Berita tentang pemboman di Kharkiv memorakporandakan bagian jiwanya yang sedang melambung karena rasa rindu yang terus bergelora. Hujan rudal dan artileri yang brutal selama belasan jam itu telah merusakkan begitu banyak bangunan, menghancurkan landscape kota, dan membunuh banyak warga tanpa perikemanusiaan. Bagian terburuknya, taman bunga di hatinya pun hancur lebur dan berubah menjadi merah membara.
Sergiy tak pernah menerima pesan lagi dari Yevstye, sampai suatu hari melihat sebuah postingan muncul di beranda akun facebook perempuan pujaannya itu, ditautkan oleh salah satu kontak dekatnya.

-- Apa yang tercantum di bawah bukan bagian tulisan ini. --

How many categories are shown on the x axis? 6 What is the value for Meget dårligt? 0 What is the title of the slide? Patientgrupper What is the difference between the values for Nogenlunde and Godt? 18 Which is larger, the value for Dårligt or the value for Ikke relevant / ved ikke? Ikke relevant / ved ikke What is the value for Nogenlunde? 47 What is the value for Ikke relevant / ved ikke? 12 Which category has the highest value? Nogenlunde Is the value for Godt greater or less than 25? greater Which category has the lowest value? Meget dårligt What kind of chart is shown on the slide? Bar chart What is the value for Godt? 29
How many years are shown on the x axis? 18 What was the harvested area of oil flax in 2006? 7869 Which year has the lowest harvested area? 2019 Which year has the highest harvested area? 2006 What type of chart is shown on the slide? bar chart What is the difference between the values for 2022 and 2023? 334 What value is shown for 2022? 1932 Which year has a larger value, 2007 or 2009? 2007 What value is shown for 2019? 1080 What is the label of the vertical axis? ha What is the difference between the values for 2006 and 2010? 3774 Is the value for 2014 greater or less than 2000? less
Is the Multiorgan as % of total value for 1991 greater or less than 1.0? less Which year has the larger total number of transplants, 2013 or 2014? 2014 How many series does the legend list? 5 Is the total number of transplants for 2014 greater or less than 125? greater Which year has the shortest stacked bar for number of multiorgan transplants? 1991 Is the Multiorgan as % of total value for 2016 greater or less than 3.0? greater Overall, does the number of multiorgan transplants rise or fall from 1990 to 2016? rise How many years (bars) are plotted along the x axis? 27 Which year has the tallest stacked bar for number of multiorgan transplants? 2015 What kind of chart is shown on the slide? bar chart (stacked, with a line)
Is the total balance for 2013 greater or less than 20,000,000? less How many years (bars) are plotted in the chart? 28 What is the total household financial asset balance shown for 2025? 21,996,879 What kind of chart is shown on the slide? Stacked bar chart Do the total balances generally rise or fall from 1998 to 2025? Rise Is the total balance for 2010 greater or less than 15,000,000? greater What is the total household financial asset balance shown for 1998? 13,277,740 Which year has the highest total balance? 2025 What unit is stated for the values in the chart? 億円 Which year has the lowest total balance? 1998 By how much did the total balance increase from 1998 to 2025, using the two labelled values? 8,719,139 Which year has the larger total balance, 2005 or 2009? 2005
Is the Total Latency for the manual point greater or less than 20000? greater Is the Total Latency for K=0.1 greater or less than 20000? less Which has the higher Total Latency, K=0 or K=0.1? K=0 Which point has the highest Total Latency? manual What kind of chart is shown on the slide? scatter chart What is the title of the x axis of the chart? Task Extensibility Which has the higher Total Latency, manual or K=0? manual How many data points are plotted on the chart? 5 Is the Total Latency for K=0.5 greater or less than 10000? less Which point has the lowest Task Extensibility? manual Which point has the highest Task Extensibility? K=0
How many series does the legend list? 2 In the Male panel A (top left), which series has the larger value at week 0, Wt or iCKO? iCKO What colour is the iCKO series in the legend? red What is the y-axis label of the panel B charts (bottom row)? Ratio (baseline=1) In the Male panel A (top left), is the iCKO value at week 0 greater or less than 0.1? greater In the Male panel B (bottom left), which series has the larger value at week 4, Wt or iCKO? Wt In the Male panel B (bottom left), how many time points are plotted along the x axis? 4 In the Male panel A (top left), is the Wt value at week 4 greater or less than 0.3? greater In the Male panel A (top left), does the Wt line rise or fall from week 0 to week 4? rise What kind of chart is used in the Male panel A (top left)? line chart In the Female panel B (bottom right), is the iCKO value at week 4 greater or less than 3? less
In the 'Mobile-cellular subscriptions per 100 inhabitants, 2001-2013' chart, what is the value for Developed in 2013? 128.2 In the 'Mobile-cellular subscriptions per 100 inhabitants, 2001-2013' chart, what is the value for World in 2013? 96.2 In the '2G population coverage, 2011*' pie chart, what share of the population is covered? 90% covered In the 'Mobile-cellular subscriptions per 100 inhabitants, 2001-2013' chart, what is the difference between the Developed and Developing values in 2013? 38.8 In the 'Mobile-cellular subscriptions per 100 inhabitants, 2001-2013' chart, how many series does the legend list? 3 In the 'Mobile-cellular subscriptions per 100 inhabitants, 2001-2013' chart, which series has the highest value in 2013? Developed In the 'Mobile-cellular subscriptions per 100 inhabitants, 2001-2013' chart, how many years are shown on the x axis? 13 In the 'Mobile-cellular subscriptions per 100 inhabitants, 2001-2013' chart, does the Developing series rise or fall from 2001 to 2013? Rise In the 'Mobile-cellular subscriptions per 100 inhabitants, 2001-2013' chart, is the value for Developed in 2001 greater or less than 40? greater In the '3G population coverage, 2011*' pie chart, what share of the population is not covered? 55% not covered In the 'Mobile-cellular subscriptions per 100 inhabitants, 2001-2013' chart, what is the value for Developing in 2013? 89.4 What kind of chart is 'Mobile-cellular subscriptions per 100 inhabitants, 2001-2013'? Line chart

Puluhan komentar turut berduka cita dalam sekejap membanjiri postingan itu. Foto-foto kondisi apartemen yang ditinggali oleh Yevstye dan puluhan warga lainnya tampak luluh lantak oleh hantaman bom Rusia. Tak ada yang selamat di lokasi tersebut.
Sergiy tak percaya lagi bahwa ia masih punya alasan untuk berbicara tentang harapan. Ia sering tersenyum dan menangis tertahan, di saat yang bersamaan. Hiburannya hanyalah mengulang-ulang membaca pesan terakhir Yevstye untuknya, pada percakapan terakhir mereka.
“Percayalah, aku sering kangen ngobrol sama kamu. Awal Maret, aku ada rencana pergi ke Kyiv. Mau kan kamu bertemu aku? Kita ngobrol lagi, sesudah bertahun-tahun ini kita benar-benar tak pernah jumpa. Kita saling bercerita lagi sambil menikmati deruny seperti dulu, sambil minum kysil kesukaanmu. Yak shchodo ts'oho, Sergiy?”